■ **Enunciado da tarefa**: Por favor, reescreva o trecho do texto extraído que começa com as palavras "Seu Firmino do Fosco (José" e termina em "abelhas-sem-ferrão, no quintal.", trocando "bicicletas" por "carroças".

==== Texto extraído

Em Itabaiana, oficialmente, existe uma dessas residências terapêuticas, ligada ao SUS municipal.
Fazendo o meu périplo regular por Itabaiana, ao passar pela entrada do Canto Escuro, na esquina de Seu Jubal, deparei-me com uma cena comovente, para um velho militante da luta antimanicomial.
Na varanda da casa, onde Seu Firmino do Fosco residiu, no sofá, dois irmãos, José Carlos (o Mudo de Firmino), e Airton (Grilo), portador de esquizofrenia, jogavam alegremente um carteado. Um exercício de ludoterapia.
Para quem se interessou, vou esmiuçar um pouco essa história.
Seu Firmino do Fosco (José Tiburcio de Oliveira), era um negro, magro, calmo, simpático, de fala mansa, chegou a Itabaiana para ser agregado na casa de Dona Graça de Rosendo. Não se sabe a origem. Seu Firmino faleceu de meningite, aos 61 anos.
Firmino constituiu uma grande família, ao lado de Dona Maria, vivendo de fabricar botes de fósforo, de sete pancadas. A moderna indústria de fósforos em palitos, levou Seu Firmino a falência. Para sustentar a família, ele mudou de ofício. Passou a consertar bicicletas, uma novidade em Itabaiana. Para completar a renda, ele ainda era apicultor. Criava abelhas-sem-ferrão, no quintal.
A família entrou para a história da psiquiatria. Uma evidência das raízes familiares da loucura. Para os mais apressados, uma influência genética.

========
==== Conjunto de registros

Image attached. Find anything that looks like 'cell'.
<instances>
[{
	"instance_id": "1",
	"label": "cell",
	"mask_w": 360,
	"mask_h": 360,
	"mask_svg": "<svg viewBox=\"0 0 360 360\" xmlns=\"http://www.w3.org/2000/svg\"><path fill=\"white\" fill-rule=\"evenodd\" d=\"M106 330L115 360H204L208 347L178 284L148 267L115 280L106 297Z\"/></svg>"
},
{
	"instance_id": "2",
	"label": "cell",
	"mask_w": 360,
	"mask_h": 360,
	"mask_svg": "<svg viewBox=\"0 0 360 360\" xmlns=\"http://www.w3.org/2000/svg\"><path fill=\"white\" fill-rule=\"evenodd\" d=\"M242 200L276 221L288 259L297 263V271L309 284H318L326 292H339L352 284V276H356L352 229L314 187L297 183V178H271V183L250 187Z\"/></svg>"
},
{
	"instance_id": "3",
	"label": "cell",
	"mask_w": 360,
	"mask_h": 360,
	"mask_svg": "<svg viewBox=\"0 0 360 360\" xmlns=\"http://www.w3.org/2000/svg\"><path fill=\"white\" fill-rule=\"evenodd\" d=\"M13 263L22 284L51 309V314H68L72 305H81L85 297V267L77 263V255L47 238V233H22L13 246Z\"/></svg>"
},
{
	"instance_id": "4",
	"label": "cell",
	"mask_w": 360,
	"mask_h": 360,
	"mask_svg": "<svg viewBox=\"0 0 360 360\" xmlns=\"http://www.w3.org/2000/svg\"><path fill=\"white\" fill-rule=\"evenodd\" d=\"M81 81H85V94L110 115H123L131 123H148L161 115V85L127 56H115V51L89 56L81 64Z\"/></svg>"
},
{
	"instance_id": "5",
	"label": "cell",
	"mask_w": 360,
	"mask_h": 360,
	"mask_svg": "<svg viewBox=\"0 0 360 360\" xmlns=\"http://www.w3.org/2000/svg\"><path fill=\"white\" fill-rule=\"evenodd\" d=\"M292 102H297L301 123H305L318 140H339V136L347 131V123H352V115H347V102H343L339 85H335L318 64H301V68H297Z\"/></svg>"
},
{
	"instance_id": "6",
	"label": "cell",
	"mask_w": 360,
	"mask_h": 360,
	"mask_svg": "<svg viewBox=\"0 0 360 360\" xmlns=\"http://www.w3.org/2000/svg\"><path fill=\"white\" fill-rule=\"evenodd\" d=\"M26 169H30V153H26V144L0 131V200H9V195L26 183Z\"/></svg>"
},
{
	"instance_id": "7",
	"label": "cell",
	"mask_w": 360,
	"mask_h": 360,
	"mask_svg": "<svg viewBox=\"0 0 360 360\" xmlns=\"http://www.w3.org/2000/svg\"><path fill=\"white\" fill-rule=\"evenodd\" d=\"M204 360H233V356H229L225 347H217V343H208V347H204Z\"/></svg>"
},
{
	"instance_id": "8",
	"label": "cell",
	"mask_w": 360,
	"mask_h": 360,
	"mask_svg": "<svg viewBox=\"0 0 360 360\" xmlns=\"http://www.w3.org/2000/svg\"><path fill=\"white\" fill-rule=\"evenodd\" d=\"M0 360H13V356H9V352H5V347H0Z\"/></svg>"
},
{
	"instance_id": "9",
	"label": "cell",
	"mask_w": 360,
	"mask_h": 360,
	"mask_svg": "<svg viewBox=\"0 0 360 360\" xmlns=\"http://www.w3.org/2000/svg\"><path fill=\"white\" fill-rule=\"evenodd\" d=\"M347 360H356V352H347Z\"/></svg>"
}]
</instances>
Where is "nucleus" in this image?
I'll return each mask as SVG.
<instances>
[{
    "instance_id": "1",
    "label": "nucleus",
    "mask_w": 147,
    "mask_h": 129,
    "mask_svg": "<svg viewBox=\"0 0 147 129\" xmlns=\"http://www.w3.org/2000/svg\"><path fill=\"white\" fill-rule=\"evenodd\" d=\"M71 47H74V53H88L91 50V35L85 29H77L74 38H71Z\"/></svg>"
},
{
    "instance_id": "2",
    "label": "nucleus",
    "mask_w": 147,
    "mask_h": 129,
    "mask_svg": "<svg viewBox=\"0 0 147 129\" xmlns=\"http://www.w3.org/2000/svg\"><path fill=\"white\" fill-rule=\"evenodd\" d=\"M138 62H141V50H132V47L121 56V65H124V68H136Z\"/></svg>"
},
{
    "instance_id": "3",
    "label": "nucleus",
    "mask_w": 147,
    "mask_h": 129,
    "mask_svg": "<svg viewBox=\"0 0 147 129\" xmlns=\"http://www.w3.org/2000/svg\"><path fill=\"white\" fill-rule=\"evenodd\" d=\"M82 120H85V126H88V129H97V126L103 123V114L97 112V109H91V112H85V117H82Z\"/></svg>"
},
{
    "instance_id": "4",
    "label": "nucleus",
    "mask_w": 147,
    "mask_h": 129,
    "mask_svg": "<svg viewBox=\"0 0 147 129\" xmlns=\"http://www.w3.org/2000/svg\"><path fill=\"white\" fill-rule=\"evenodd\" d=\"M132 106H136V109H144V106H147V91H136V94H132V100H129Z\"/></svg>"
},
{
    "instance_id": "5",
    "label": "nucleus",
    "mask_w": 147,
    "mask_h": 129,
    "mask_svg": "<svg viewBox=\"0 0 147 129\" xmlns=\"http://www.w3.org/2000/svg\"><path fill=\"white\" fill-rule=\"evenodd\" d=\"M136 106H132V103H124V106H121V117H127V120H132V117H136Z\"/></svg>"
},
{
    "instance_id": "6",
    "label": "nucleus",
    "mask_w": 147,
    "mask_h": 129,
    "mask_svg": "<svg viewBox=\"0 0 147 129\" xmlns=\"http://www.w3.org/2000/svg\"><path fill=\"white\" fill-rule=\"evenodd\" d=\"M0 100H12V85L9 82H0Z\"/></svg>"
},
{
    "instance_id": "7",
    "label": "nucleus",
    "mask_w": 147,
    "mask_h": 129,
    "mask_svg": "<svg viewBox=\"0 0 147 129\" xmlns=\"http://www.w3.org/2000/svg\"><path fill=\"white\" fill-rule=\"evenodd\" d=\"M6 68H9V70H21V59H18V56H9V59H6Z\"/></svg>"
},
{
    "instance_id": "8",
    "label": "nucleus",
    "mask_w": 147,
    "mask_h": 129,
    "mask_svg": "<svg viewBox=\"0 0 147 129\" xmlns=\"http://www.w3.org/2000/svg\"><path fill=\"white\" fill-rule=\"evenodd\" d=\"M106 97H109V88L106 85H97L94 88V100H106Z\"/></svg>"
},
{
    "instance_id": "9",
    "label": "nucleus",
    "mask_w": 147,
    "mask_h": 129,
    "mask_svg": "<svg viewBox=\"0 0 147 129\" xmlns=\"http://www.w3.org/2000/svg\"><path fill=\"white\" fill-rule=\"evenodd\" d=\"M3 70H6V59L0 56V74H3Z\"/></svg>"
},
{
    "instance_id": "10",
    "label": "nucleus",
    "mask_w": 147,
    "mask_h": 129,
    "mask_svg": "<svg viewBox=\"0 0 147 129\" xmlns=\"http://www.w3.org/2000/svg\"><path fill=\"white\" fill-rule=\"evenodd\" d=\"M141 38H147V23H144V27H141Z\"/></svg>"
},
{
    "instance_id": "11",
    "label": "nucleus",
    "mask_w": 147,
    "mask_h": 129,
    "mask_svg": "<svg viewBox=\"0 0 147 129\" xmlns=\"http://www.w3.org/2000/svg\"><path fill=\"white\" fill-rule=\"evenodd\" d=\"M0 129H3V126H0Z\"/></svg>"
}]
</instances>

========

■ **Solução do problema**:
Seu Firmino do Fosco (José Tiburcio de Oliveira), era um negro, magro, calmo, simpático, de fala mansa, chegou a Itabaiana para ser agregado na casa de Dona Graça de Rosendo. Não se sabe a origem. Seu Firmino faleceu de meningite, aos 61 anos.
Firmino constituiu uma grande família, ao lado de Dona Maria, vivendo de fabricar botes de fósforo, de sete pancadas. A moderna indústria de fósforos em palitos, levou Seu Firmino a falência. Para sustentar a família, ele mudou de ofício. Passou a consertar carroças, uma novidade em Itabaiana. Para completar a renda, ele ainda era apicultor. Criava abelhas-sem-ferrão, no quintal.